DNA sequencing mimics the basic process used to copy DNA in a cell during chromosomal replication, except that the procedure is done in a tube or microtiter plate using a minimal set of components. Most DNA sequencing techniques require that there be a "template", (i.e., a biological sample of the DNA whose sequence is to be determined); a "primer", (i.e., a short oligonucleotide that is complementary to a region of the template and capable of being extended); and a DNA polymerase enzyme that successively adds building blocks on to a primer, as directed by the template strand; and the four building blocks themselves. The technique also must embody a method by which the order of the building blocks added to the primer can be detected. Using the detection method of choice, the sequence of the DNA strand complementary to the template is, thereby, determined.
Most large-scale DNA sequencing facilities use fluorescent dyes to label and detect the four bases, and capillary electrophoresis to separate DNA molecules on the basis of size so that the base located at each position in the sequence can be identified. More specifically, for a small percentage of the molecules of each building block added to the sequencing reaction, the building block is chemically modified and labeled with a distinguishable dye such that when a modified building block is randomly added to the DNA strand being extended from the primer, the replication "terminates", with the result that the sequencing reaction contains a mixture of molecules of varying sizes.

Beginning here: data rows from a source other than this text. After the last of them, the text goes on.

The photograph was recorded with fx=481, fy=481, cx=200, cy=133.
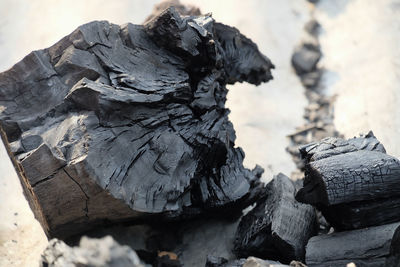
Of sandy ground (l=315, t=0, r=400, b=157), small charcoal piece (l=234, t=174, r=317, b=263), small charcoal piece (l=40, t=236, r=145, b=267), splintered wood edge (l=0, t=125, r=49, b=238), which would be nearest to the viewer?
small charcoal piece (l=40, t=236, r=145, b=267)

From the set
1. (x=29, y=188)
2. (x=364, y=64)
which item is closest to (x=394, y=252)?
(x=29, y=188)

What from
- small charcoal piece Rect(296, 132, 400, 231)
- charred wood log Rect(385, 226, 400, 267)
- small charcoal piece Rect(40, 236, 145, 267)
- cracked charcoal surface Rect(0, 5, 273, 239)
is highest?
cracked charcoal surface Rect(0, 5, 273, 239)

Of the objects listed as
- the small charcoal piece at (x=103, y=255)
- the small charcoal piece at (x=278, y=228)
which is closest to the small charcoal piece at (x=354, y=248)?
the small charcoal piece at (x=278, y=228)

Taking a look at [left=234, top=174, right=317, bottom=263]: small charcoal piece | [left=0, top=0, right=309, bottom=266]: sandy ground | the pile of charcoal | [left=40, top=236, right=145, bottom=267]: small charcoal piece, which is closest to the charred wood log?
the pile of charcoal

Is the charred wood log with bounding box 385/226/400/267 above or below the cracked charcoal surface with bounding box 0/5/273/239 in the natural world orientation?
below

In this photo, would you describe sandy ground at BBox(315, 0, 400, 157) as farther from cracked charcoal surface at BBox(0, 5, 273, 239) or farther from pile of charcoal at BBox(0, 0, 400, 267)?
cracked charcoal surface at BBox(0, 5, 273, 239)

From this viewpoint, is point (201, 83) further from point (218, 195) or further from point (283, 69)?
point (283, 69)

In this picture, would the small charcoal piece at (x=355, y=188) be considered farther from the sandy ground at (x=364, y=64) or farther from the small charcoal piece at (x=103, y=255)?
the sandy ground at (x=364, y=64)

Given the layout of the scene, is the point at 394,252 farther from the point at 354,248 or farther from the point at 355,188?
the point at 355,188
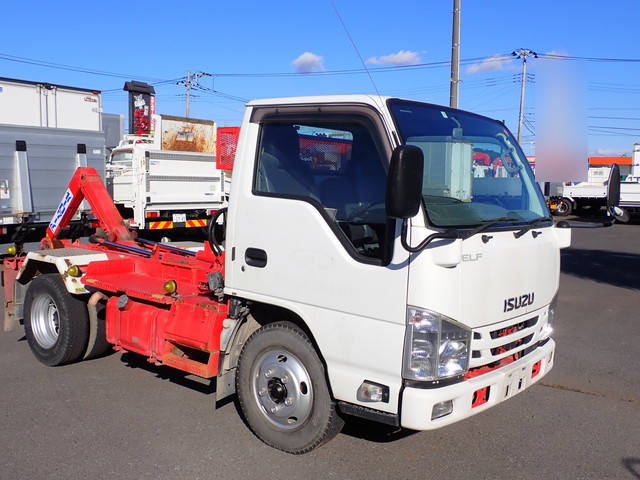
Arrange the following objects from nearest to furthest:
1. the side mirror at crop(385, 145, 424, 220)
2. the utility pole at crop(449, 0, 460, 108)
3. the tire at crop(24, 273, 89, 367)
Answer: the side mirror at crop(385, 145, 424, 220) → the tire at crop(24, 273, 89, 367) → the utility pole at crop(449, 0, 460, 108)

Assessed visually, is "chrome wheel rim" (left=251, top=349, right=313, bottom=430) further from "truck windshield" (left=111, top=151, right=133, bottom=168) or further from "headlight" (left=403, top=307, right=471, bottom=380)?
"truck windshield" (left=111, top=151, right=133, bottom=168)

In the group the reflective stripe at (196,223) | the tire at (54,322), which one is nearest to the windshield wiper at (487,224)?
the tire at (54,322)

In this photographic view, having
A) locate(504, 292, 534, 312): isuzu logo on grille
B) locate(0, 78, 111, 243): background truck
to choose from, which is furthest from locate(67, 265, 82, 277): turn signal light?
locate(0, 78, 111, 243): background truck

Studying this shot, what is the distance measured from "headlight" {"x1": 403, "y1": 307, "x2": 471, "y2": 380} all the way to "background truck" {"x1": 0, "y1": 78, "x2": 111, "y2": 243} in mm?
9295

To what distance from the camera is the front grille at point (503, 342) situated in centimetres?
366

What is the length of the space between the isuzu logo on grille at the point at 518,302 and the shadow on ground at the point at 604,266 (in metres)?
7.97

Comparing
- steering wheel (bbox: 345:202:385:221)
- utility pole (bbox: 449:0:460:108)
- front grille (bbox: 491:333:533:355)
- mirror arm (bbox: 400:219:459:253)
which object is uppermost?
utility pole (bbox: 449:0:460:108)

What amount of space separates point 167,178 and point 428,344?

Because the end of each terminated molecule contains a dye-labeled base, the sequence of the strand complementary to the template can be determined.
The image above shows a set of sequencing lanes, where electrophoresis is used to separate molecules differing by one base. Laser detection is used to identify the bases at each position. The sequence is "read" from the bottom up, using a key where "A" is green, "C" is blue, "G" is yellow, and "T" is red. Using software provided by the manufacturers of sequencing machines, the signal/noise ratios of the dyes is determined for each position so that the proper base can be "called". The order of the bases is displayed in a "chromatogram" or "trace" file.